Par Charlotte Ruggeri Professeure de géographie en classe préparatoire aux grandes écoles, chercheuse associée au « Laboratoire Ville Mobilité Transport » (université Gustave-eiffel), auteure de l’atlas des villes mondiales (dir., Autrement, 2020)
Alors que la moitié de l’humanité réside en ville, les espaces urbains semblent être devenus les lieux de cristallisation des enjeux du XXIE siècle, du réchauffement climatique aux inégalités. Avant-postes de la mondialisation, les villes sont également des espaces fragmentés, vulnérables et contestés. Si la métropolisation semble désormais un processus incontournable, l’appréhender, c’est comprendre qui pense et produit la ville, pour qui, et ce que cela induit pour son essence même, l’urbanité.
Si la moitié de la population mondiale vit en ville, l’urbanisation n’est pas égale selon les échelles. Selon L’ONU, en 2018, le continent américain est celui, au nord comme au sud, qui affiche l’un des taux d’urbanisation les plus élevés (80 %). En Europe, les trois quarts des habitants résident en ville, même si 72 % de la population habite dans des cités de moins de 100 000 personnes, tandis qu’en Asie, on observe plus de contrastes. Avec une part de la population urbaine de 91,6 % au Japon et de 23,3 % au Cambodge, les situations apparaissent différenciées.
DE LA MÉTROPOLISATION AUX « MÉTROPOLISATIONS »

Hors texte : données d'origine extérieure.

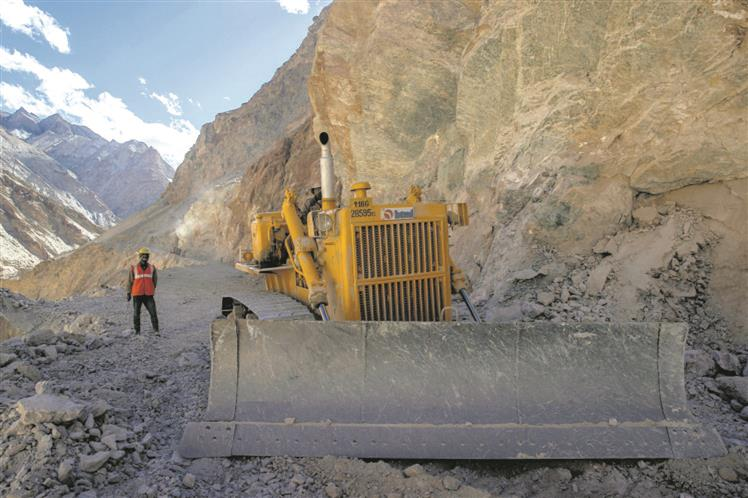 Another 6,700-km roads to come up along LAC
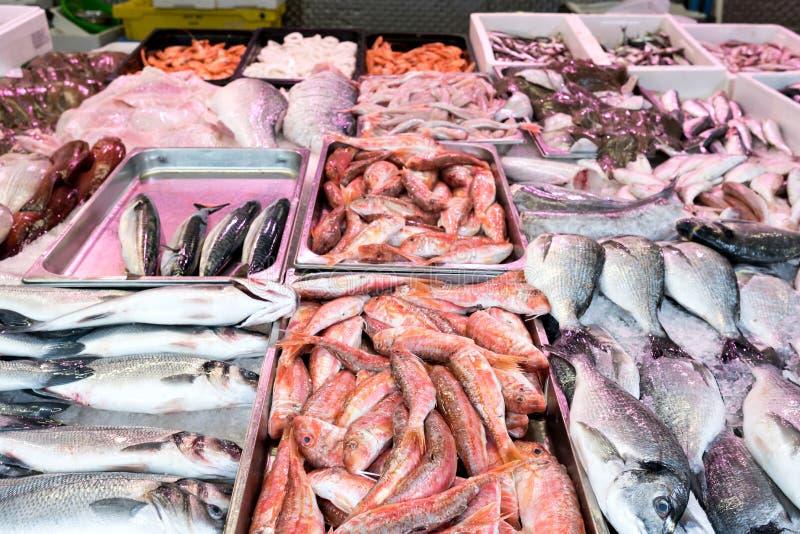 Pescados frescos en el pescadero fotografía de archivo libre de regalías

La croissance urbaine à l’échelle mondiale est réelle, puisque L’ONU estime que la population urbaine pourrait atteindre 1,2 milliard de personnes sur le continent africain en 2050, mais tous les espaces ne sont pas concernés par la métropolisation. Cette dernière repose d’abord sur une concentration des populations, des activités et des valeurs dans les espaces urbains. Cette hyperconcentration se remarque par exemple en Amérique du Sud, où l’on constate l’un des plus forts taux d’urbanisation au monde (cf. carte 1). Ainsi, cette région est marquée par l’essor des mégapoles (Buenos Aires en Argentine, Rio de Janeiro au Brésil), même si plus de la moitié de la population urbaine vit dans des villes de moins d’un million de personnes. De fait, l’urbanisation sud-américaine se caractérise par un étalement urbain alimenté par l’autoconstruction, la création formelle et massive de zones résidentielles d’habitat social ou de quartiers fermés (gated communities), dans des périphéries de plus en plus lointaines.

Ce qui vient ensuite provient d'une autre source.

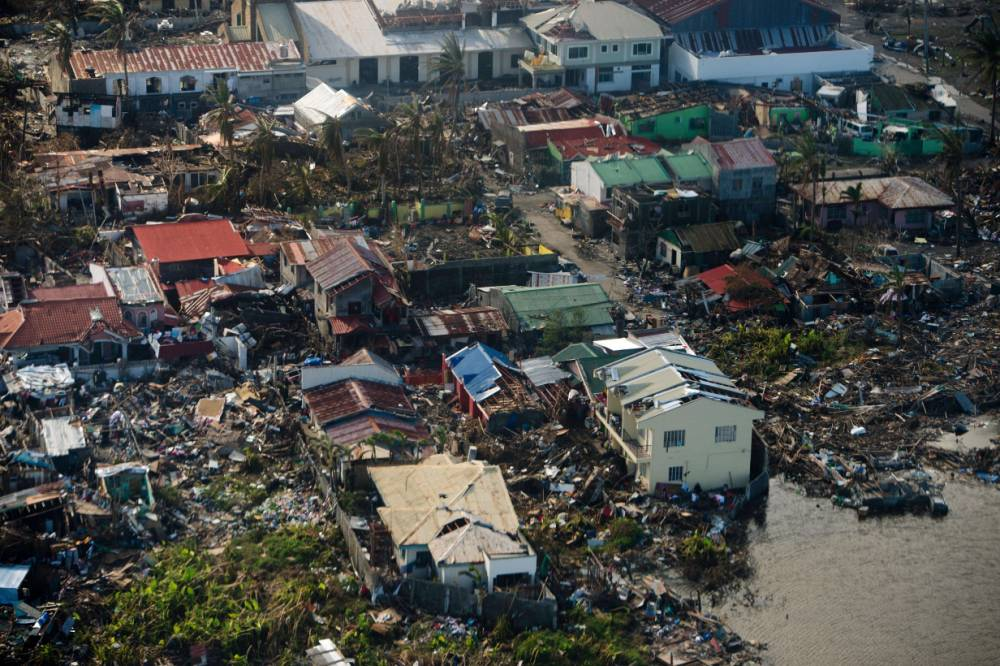 Gallery: Typhoon Haiyan clear-up continues – November 16 2013
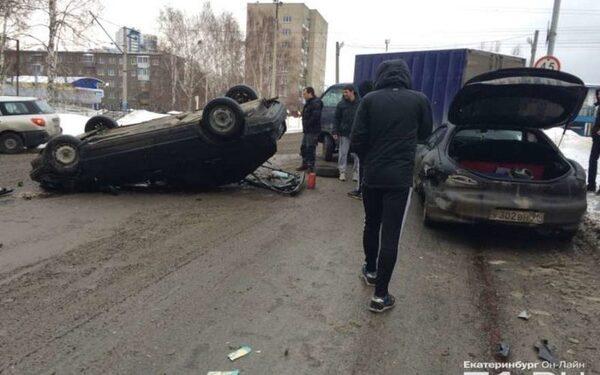 Массовая авария на Вторчермете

Ensuite, la métropolisation implique une concentration des fonctions essentielles, ainsi qu’une mise en réseau accrue des principales métropoles mondiales, renforçant leur poids sur la scène internationale. Singapour montre bien cette tendance, tout en rappelant certaines spécificités de la métropolisation asiatique, comme un fort volontarisme politique dans la planification urbaine, ce qui n’empêche pas la prise d’importance des acteurs privés (cf. carte 2). D’un point de vue morphologique, cette métropolisation s’appuie majoritairement sur la forme du condominium, ce qui contribue également à verticaliser les paysages urbains. Toutefois, la métropolisation en Asie ne s’est pas traduite par le simple transfert de modèles urbains visibles en Europe ou en Amérique du Nord, mais repose plutôt sur une hybridation, que l’on observe au Cambodge, au Vietnam ou en Chine.

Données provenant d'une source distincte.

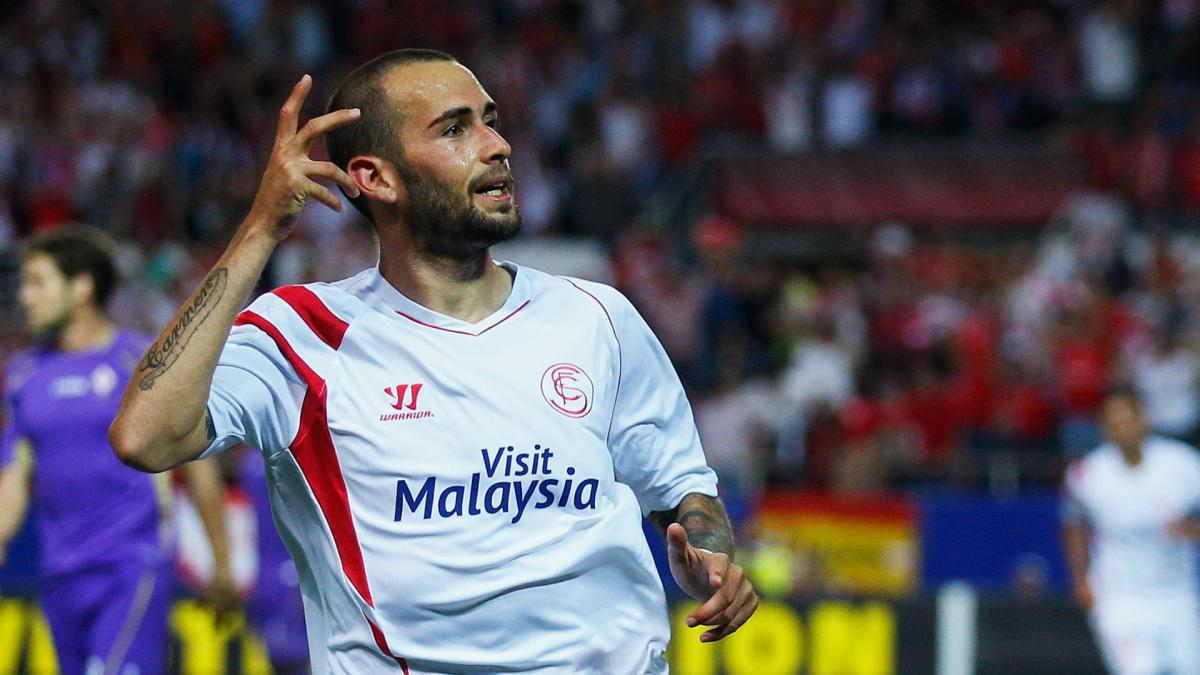 Vidal signs four-year Sevilla deal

On constate également une réappropriation et une hybridation des formes urbaines dans les villes circumpolaires, où l’on observe certes une hyperconcentration des populations et des fonctions puisque huit personnes sur dix habitent en ville, mais les villes demeurent des espaces peu peuplés à l’échelle mondiale. Nuuk compte ainsi 18 326 habitants (2020), soit un tiers de la population du Groenland, mais dispose du siège du gouvernement, de représentations
diplomatiques et des plus grands port et aéroport, ainsi que de la seule université. Cette circulation des modèles urbains donne à voir des formes plurielles de métropolisation.
DES ESPACES INÉGAUX ET FRAGMENTÉS, VOIRE EXCLUANTS ?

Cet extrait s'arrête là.